TO-DO LIST >>
[A] Print the data processing text from "This is necessary" to "insight (i.e. object)".
[B] Carry on the data processing text from the point where it stops.

SUPPLIED TEXT >>
'''
# Data Processing
While we have the required raw data to begin an endeavor into data visualization,
there are some transformations necessary to get the best result.

## 1.0 Opening & Exploring the Data

In [22]:
# IMPORTS
import numpy as np
import pandas as pd


In [23]:
Raw = pd.read_csv(r'Tot_2020_partial.csv').drop(columns=['Unnamed: 0'])
Raw.head()

Unnamed: 0,assists,bonus,bps,clean_sheets,creativity,element,fixture,goals_conceded,goals_scored,ict_index,...,total_points,transfers_balance,transfers_in,transfers_out,value,was_home,yellow_cards,full,team,ppm
0,0,0,0,0,0.0,543,56,0,0,0.0,...,0,0,0,0,4.0,False,0,Alfie Whiteman,Tottenham,0.0
1,0,0,0,0,0.0,543,69,0,0,0.0,...,0,7377,8129,752,4.0,True,0,Alfie Whiteman,Tottenham,0.0
2,0,0,0,0,0.0,543,72,0,0,0.0,...,0,3735,4819,1084,4.0,False,0,Alfie Whiteman,Tottenham,0.0
3,0,0,0,0,0.0,543,89,0,0,0.0,...,0,2501,3859,1358,4.0,True,0,Alfie Whiteman,Tottenham,0.0
4,0,0,0,0,0.0,543,94,0,0,0.0,...,0,720,1398,678,4.0,False,0,Alfie Whiteman,Tottenham,0.0


To have a better understanding of our data, it is often best to understand how the data is
framed in columns, and what data type are said columns

In [24]:
def get_cat(series: pd.Series, empty_flag: bool) -> str:
    """
    :param series: a pandas series of data (should be of one data type)
    :param empty_flag: a boolean to call out an empty column (containing all NaNs)
    :return: a string that is the 'category of the datatype'

    This function will take a given series and return a generalized category for the datatype.
    This is necessary for readability as df.dtypes will return ungrouped types (i.e. float64, int64)
    as well as return some options that do not provide much insight (i.e. object)
    """
'''
PROVIDED RECORDS >>
'''
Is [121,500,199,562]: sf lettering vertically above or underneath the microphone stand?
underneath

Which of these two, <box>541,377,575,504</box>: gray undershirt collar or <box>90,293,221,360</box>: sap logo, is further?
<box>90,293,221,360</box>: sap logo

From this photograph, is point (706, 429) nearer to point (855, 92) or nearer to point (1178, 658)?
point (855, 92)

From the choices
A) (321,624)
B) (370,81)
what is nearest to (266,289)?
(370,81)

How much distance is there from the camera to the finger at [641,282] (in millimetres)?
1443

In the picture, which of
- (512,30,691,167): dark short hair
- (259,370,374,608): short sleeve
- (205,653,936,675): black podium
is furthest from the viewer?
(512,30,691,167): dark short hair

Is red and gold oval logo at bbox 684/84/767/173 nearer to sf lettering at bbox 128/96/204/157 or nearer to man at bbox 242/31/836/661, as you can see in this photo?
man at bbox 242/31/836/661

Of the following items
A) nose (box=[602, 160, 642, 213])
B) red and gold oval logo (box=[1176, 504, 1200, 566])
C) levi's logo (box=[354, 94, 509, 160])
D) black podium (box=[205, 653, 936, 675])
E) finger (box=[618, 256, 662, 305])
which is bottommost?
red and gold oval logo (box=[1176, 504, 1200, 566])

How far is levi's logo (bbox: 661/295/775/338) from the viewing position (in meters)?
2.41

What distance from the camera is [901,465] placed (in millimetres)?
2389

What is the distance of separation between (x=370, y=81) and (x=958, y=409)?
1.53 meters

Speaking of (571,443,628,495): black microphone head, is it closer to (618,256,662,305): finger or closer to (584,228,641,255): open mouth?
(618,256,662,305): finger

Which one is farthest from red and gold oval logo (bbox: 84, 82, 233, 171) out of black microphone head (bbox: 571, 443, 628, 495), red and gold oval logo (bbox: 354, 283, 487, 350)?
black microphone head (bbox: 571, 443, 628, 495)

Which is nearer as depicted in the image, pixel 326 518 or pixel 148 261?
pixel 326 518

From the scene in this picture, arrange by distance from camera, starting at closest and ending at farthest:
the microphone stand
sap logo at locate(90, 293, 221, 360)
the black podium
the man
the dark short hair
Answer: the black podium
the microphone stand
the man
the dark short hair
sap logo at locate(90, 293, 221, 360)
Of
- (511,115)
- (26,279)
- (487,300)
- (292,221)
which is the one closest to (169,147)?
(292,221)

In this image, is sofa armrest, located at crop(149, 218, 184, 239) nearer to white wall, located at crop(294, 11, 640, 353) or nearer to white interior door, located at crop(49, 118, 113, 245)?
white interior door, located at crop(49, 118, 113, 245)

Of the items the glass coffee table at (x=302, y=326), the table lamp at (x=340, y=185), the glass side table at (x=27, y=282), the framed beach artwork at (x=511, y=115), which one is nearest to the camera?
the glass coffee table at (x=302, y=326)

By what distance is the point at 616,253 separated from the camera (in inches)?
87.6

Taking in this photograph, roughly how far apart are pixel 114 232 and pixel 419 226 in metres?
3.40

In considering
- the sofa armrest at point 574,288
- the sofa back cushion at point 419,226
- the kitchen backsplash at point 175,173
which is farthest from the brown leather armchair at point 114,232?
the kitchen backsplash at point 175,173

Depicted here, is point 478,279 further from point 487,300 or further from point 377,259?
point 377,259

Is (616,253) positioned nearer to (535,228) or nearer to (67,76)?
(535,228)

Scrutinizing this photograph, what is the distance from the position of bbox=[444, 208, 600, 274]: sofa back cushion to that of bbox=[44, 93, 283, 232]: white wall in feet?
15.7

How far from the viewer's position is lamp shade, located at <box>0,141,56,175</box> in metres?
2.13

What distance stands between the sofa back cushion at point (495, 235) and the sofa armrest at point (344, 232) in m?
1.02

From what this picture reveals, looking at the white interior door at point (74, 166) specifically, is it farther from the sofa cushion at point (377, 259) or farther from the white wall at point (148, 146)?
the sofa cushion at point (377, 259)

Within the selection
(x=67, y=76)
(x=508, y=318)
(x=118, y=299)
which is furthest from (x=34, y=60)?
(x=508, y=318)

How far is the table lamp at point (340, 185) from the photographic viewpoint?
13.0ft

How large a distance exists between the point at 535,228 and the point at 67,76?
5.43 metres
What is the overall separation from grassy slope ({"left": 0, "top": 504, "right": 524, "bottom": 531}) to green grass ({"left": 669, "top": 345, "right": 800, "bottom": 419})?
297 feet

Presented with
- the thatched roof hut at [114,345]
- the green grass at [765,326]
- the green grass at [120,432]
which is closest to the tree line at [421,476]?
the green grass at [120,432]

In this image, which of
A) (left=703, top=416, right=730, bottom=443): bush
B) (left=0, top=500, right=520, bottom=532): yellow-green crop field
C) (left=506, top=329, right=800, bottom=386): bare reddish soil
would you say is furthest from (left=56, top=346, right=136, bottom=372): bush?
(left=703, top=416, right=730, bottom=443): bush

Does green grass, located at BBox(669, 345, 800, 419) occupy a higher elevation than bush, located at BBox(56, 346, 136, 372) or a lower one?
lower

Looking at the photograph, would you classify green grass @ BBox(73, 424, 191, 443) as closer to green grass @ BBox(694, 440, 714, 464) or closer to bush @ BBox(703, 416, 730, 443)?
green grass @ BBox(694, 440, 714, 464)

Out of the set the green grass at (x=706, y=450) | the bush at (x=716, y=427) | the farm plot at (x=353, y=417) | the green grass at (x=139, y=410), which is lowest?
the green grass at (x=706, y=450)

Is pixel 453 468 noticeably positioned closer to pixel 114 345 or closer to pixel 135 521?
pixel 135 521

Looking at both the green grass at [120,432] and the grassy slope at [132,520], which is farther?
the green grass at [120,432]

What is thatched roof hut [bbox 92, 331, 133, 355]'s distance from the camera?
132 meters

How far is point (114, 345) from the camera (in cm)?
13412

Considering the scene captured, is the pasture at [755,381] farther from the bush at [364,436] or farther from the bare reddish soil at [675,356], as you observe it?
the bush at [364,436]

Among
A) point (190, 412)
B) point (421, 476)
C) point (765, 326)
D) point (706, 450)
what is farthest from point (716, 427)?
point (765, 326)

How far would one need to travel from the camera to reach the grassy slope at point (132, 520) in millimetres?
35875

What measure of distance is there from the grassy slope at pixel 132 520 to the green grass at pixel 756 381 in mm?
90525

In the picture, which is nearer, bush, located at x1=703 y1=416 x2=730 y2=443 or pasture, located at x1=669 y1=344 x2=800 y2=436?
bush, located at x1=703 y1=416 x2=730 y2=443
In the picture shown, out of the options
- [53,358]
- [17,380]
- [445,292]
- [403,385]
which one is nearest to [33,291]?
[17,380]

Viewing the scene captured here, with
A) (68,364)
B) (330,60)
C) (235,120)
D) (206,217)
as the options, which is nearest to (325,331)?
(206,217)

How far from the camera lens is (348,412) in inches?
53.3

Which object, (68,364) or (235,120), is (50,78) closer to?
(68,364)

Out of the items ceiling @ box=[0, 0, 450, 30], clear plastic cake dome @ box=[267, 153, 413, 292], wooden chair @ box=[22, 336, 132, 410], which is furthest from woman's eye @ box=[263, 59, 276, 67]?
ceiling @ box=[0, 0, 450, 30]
'''
RESPONSES TO THE EXERCISE >>
[A]
This is necessary for readability as df.dtypes will return ungrouped types (i.e. float64, int64)
    as well as return some options that do not provide much insight (i.e. object)

[B]
    if empty_flag:  # Catch Empty Columns
        return 'Empty'
    elif pd.api.types.is_numeric_dtype(series):
        return 'Numerical'
    elif pd.api.types.is_datetime64_dtype(series):
        return 'Date'
    elif pd.api.types.is_bool_dtype(series):
        return 'Boolean'
    elif pd.api.types.is_categorical_dtype(series):
        return 'Categorical'
    elif pd.api.types.is_string_dtype(series):
        return 'Text'
    else:  # Catches all others for review
        return 'Unknown'


def col_categories(data: pd.DataFrame):
    """
    :param data: a pandas Dataframe consisting of columns of data you want to explore their categories
    :return: None
    Prints the column name and data type of each column in the dataframe
    """
    if data.dropna().empty:  # Catches Error
        raise ValueError('DataFrame Provided Contains is either empty or only contains NaNs')
        # sys.exit(1)
    for col in data.columns:  # For Each Column
        if data[col].dropna().empty:  # Catch Empty Columns
            empty = True  # Set Flag
        else:
            empty = False  # Set Flag
        print(col, ': ', get_cat(data[col], empty))  # Print and Call Column Categories

In [25]:
col_categories(Raw)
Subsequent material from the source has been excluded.